Importance of the SLA
The service-level agreement (SLA) is a binding contract between a service provider and a customer, which guarantees the minimum performance that will be assured for the services provided. These SLAs specify the key forwarding characteristics and the minimum performance guaranteed for each characteristic.
Typical SLA Example
Traffic Type |
Real-Time Data |
High-Priority Data |
Best-Effort Data |
CIR (Mbit/s) (green traffic) |
5 |
10 |
2.5 |
EIR (Mbit/s) (yellow traffic) |
0 |
5 |
5 |
Frame delay (ms) |
< 5 |
5-15 |
<30 |
Frame delay variation (ms) |
< 1 |
n/a |
n/a |
Frame loss (%) |
< 0.001 |
<0.05 |
<0.05 |
VLAN |
100 |
200 |
300 |
Customer traffic is classified into three traffic classes, and each is assigned a specific color: green for committed traffic, yellow for excess traffic and red for discarded traffic.

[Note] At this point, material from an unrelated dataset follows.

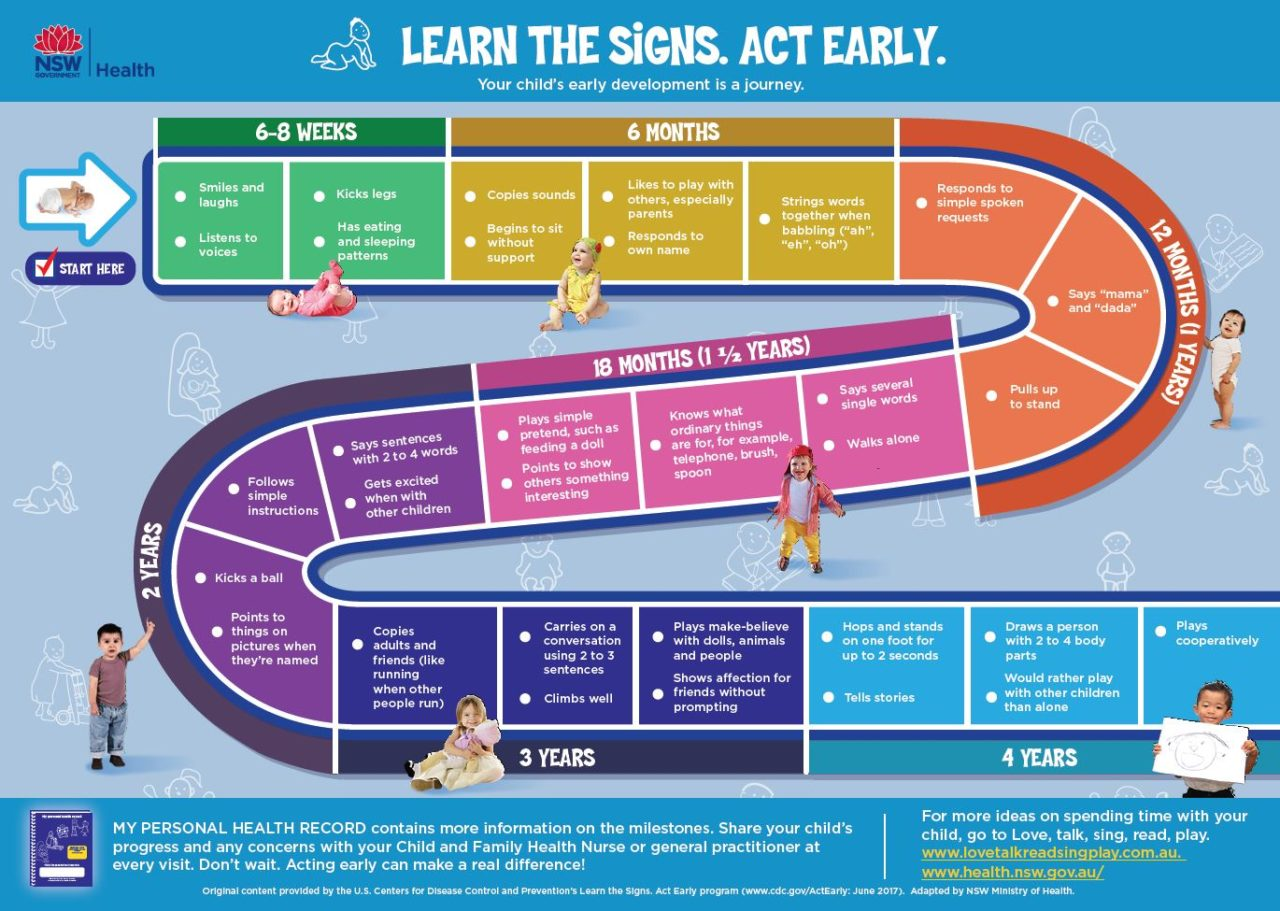 Learn-the-signs-1280x911.jpg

- Committed information rate (CIR) (green traffic): refers to bandwidth that is guaranteed available at all times to a specific service; for green traffic, minimum performance objectives (i.e., key performance indicators or KPIs) are guaranteed to be met.
- Excess information rate (EIR) (yellow traffic): refers to excess bandwidth above CIR that may be available depending on network loading and usage; for yellow traffic, minimum performance objectives are not guaranteed to be met.
- Discarded traffic (red traffic): refers to traffic that is above the CIR or the CIR/EIR rate and that cannot be forwarded without disrupting other services; red traffic is therefore destroyed.
Green traffic | 0 to CIR | Guaranteed forwarding | KPIs are guaranteed |
Yellow traffic | CIR to EIR | Best effort | KPIs are not guaranteed |
Red traffic | > EIR or CIR | Discarded traffic | Not applicable |
Key Performance Indicators
Key performance indicators (KPIs) are specific traffic characteristics that indicate the minimum performance of a particular traffic profile.
Under green traffic conditions, the network must guarantee that these minimum performance requirements are met for all forwarded traffic. Typical KPIs include:
Bandwidth
Bandwidth refers to the maximum amount of data that can be forwarded. This measurement is a ratio of the total amount of traffic forwarded during a measurement window of one second. Bandwidth can either be “committed” or “excess” with different performance guarantees.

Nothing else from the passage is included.